## Records
______________________________

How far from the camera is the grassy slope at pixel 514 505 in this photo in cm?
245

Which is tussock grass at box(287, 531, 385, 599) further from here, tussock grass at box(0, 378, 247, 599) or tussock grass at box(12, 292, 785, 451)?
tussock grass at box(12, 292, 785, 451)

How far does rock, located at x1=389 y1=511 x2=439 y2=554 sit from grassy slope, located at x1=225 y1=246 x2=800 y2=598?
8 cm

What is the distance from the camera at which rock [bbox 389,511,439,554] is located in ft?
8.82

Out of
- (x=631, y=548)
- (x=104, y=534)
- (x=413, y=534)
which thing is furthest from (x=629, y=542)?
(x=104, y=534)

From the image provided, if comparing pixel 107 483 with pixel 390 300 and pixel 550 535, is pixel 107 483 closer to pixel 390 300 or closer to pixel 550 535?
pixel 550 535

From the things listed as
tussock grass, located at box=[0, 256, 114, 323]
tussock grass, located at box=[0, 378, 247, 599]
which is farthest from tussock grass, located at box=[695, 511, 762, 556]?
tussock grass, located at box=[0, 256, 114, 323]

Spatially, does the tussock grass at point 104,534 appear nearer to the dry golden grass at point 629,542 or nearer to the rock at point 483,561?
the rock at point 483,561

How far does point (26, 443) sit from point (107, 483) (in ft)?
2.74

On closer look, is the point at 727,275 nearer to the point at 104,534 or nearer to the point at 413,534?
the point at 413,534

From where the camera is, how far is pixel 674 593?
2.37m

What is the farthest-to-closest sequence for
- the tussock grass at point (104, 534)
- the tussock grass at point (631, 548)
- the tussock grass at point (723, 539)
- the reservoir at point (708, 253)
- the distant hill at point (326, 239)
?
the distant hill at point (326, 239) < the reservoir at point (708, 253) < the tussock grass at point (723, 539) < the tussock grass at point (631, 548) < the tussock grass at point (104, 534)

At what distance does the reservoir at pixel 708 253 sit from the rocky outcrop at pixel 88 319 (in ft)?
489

______________________________

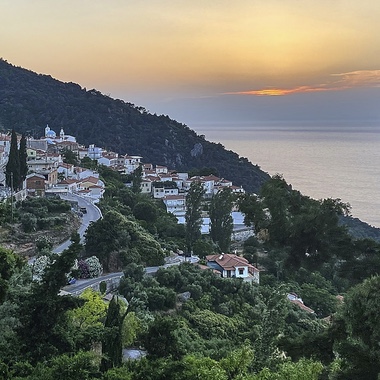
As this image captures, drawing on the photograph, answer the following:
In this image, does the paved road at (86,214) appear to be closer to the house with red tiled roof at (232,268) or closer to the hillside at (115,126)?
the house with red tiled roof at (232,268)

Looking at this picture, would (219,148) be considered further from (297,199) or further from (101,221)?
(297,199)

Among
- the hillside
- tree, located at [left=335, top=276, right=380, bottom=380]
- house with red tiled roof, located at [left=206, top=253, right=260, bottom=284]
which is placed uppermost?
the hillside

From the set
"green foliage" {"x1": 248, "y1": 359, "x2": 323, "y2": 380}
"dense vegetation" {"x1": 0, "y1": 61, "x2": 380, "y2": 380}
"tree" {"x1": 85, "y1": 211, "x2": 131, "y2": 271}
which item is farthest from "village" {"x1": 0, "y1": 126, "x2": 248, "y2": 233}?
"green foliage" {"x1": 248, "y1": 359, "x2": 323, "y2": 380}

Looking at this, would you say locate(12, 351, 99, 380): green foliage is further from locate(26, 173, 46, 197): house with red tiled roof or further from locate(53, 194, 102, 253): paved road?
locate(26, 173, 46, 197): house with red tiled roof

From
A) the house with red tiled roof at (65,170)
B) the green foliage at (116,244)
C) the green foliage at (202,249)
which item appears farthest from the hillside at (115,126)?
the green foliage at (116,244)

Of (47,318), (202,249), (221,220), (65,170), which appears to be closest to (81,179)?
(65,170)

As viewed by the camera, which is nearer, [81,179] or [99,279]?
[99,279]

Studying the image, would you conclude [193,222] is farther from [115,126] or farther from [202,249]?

______________________________

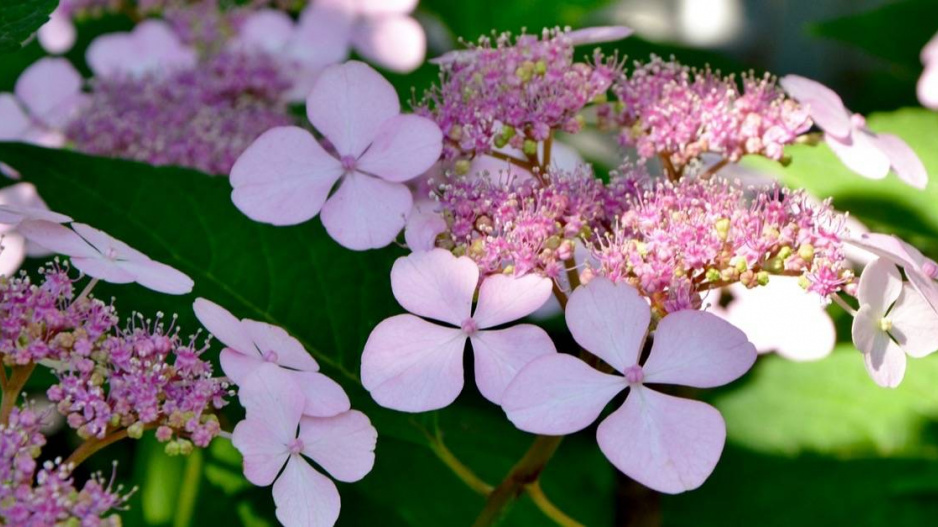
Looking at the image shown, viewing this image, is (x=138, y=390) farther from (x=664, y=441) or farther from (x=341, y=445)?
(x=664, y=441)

______________________________

## Aim
Retype the lines from the one containing "How far from" through the one containing "the distant hill at point (326, 239) <", keeping every character unchanged. Include both of those lines and nothing outside that span.

## Output for this task
How far from the camera is the grassy slope at pixel 514 505 in this photo in cm?
245

Which is tussock grass at box(287, 531, 385, 599) further from here, tussock grass at box(0, 378, 247, 599) or tussock grass at box(12, 292, 785, 451)?
tussock grass at box(12, 292, 785, 451)

How far does rock, located at x1=389 y1=511 x2=439 y2=554 sit from grassy slope, located at x1=225 y1=246 x2=800 y2=598?
8 cm

What is the distance from the camera at which rock [bbox 389,511,439,554] is located in ft?
8.82

Out of
- (x=631, y=548)
- (x=104, y=534)
- (x=413, y=534)
which thing is furthest from (x=629, y=542)?
(x=104, y=534)

From the image provided, if comparing pixel 107 483 with pixel 390 300 and pixel 550 535, is pixel 107 483 closer to pixel 390 300 or closer to pixel 550 535?
pixel 550 535

From the things listed as
tussock grass, located at box=[0, 256, 114, 323]
tussock grass, located at box=[0, 378, 247, 599]
which is farthest from tussock grass, located at box=[695, 511, 762, 556]?
tussock grass, located at box=[0, 256, 114, 323]

Spatially, does the tussock grass at point 104,534 appear nearer to the dry golden grass at point 629,542 or nearer to the rock at point 483,561?
the rock at point 483,561

How far does point (26, 443) sit from point (107, 483) (in ft)?
2.74

On closer look, is the point at 727,275 nearer to the point at 104,534 or nearer to the point at 413,534?
the point at 413,534

From where the camera is, how far is pixel 674 593?
2.37m

What is the farthest-to-closest sequence for
- the tussock grass at point (104, 534)
- the tussock grass at point (631, 548)
- the tussock grass at point (723, 539)
- the reservoir at point (708, 253)
- the distant hill at point (326, 239)
?
the distant hill at point (326, 239) < the reservoir at point (708, 253) < the tussock grass at point (723, 539) < the tussock grass at point (631, 548) < the tussock grass at point (104, 534)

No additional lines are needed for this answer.